A constructor is a function in JavaScript. Its not the function declaration  what separates a function from constructor but the function invocation. It's an ordinary function that is used with the new operator to produce a specialized type of object.

A constructor is useful when you want to create multiple similar objects with the same properties and methods. A constructor names  start with a capital letter. Its a convention that should be followed.

function Car()
{

}
var myCar = new Car();

The last line of code creates one instance of Car and assign to the variable myCar. Car Constructor not doing anything but myCar is still instance of it.

When a constructor is invoked, the following special actions take place:

  • A new empty object is created.
  • This object is passed to the constructor as the this parameter, and thus becomes the constructor’s function context.
  • In the absence of any explicit return value, the new object is returned as the constructor’s value.

All objects inherit a constructor property from their prototype:

var s = new String("Book");
s.constructor === String;      // true

"Book".constructor === String; // true

var o = new Object();
o.constructor === Object;      // true

var o = {};
o.constructor === Object;      // true

var a = new Array();
a.constructor === Array;       // true

[].constructor === Array;      // true

Instanceof Operator

To check whether an object is an instance of another one, we use the instanceof operator:


myCar instanceof Car \\ true


myCar instanceof String \\ false

Another way to check  the type of an instance is using the constructor property.
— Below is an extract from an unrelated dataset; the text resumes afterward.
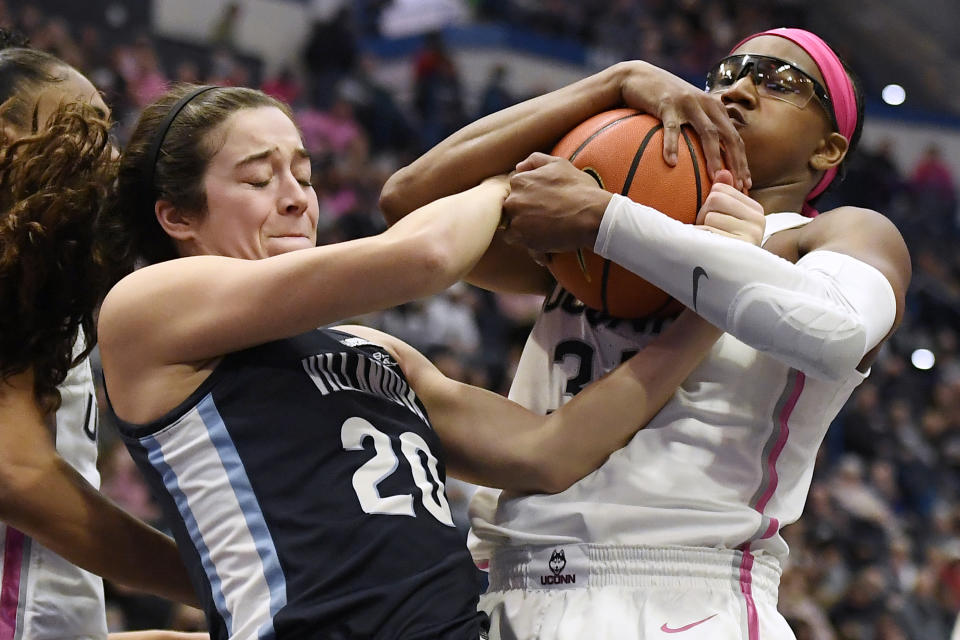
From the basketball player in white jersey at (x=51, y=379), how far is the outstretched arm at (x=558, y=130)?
2.34 ft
All object instances have a constructor property that point to the constructor function that created it.

myCar.constructor == Car; \\true

Now in javascript a constructor is used when you are doing or working with Prototype objects or Object Oriented Javascript. it can be viewed as a normal function which initializes a value or sets the default values.
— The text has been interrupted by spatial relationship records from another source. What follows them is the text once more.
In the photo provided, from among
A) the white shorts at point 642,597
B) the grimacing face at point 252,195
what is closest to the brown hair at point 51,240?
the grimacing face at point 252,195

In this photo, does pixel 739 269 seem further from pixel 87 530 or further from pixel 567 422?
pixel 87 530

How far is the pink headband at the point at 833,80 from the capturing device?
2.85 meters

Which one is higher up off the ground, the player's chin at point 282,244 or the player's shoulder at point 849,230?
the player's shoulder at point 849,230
function person(first, last, age, eye)

{ 
    this.firstName = first;
    
    this.lastName = last;
    
    this.age = age; 
    
    this.eyeColor = eye;
}
var myFather = new person("John", "Doe", 50, "blue");

var myMother = new person("Sally", "Rally", 48, "green");

So in the above Eg : person(first, last, age, eye) is your Constructor Function.

new person("John", "Doe", 50, "blue") - in this line we are calling the Constructor function with a “new” keyword which creates an Object of the Constructor.

and Finally:

var myFather = new person("John", "Doe", 50, "blue"); 

Here var myFather is my Object of person() constructor.

"new" keyword is necessary

If we accidentally forget to use  "new" keyword then it will take the global object instead of taking newly created object.


function Book(name , year)
{

    console.log(this); //window
    
    this.name=name;
    
    this.year=year;
  }
  
  var myBook1 = Book("Javascript",2015);
  
  conole.og(myBook1 instanceof Book);//false
  
  var myBook = new Book("Node js",2010);
  
  console.log(myBook2 instanceof Book);// true

In the above code, When we call the Book constructor without new keyword,  "this" inside the Book constructor will be equal to Window.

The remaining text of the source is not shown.